We have Jason Walsh as our climb trainer. He has set all of the climbers up with interval training and VO2 testing to make sure we are fit enough to do this and make it, but if you ask me if I have begun training….eh. I'd like to think I am doing it (in secret).
What most surprises you now that you're there?
That we ARE here. So many hurdles to overcome and sheer force of will to make this happen. Everyone is down for each other. Such a diverse mix of people. It is a representation of mankind. It's everything I ever wanted and even more than I could have hoped for.
Describe a typical day?
At this point we only have begun today. Have yet to feel the basic schedule. We visited a village yesterday... The idea was to make sure we all understood, first hand, why we were climbing this great Mountain. It was a sobering and motivating experience for everyone, including me.
What do you hope people will take from your experience there?

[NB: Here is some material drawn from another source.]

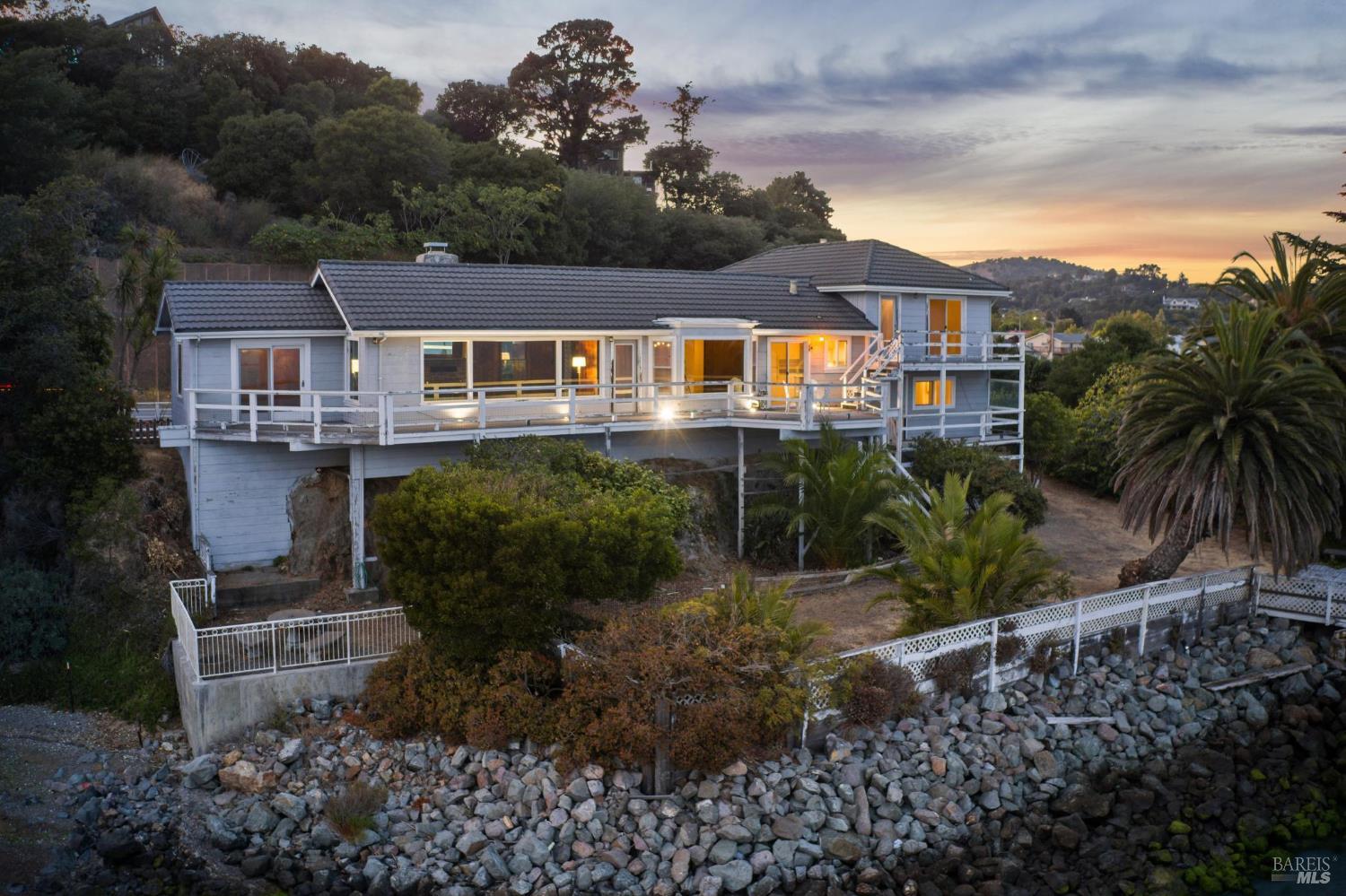 836 Point San Pedro Road San Rafael, CA 94901 - Photo 17 of 83 a front view of a house with a yard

It starts with keeping the clean water we have. Conservation. But when it comes to developing nations, it comes down to sending water, whether it be $1 which would give someone 50 days of clean water or $1000 which would give a person several years of clean water, it comes down to supporting them by directly donating funds. Outside of that, we can all find ways to donate our time, whether it be fundraisers or creating our own events to raise awareness and funds. We can all be summit seekers. We have a kit like that on our site at www.summitonthesummit.com
What's the next step in all of this?
Climb and ascend to the top of this mountain and raise awareness for this massive subject that is taken for granted.
What's the call to action? What should people do now that they've read this?
To know that over a billion people go without the simple basic necessity of water is enough knowledge to say "We've got to do something about this." To advance into specifics and realize that this crisis is the beginning of a domino effect that hinders education, medical development and economic growth makes it even more important. Think of it this way, if 70% of the reason why people go to hospitals in developing nations globally is water-bourne disease, imagine what resources we would free up if we were to solve the water problem. Then, keep in mind that the visits to the hospital, the search for clean water and the long lines to receive water after traveling miles to get there will keep people from being able to go to school and learn about HIV, Malaria and more. Water is the pivotal issue of the majority of problems that plague developing nations.
Describe where you are as you write this.
I am in the Rover headed to the mountain. We have all had little sleep. Bags missing, last minute changes. My team is tired. But there is an electricity in the air here.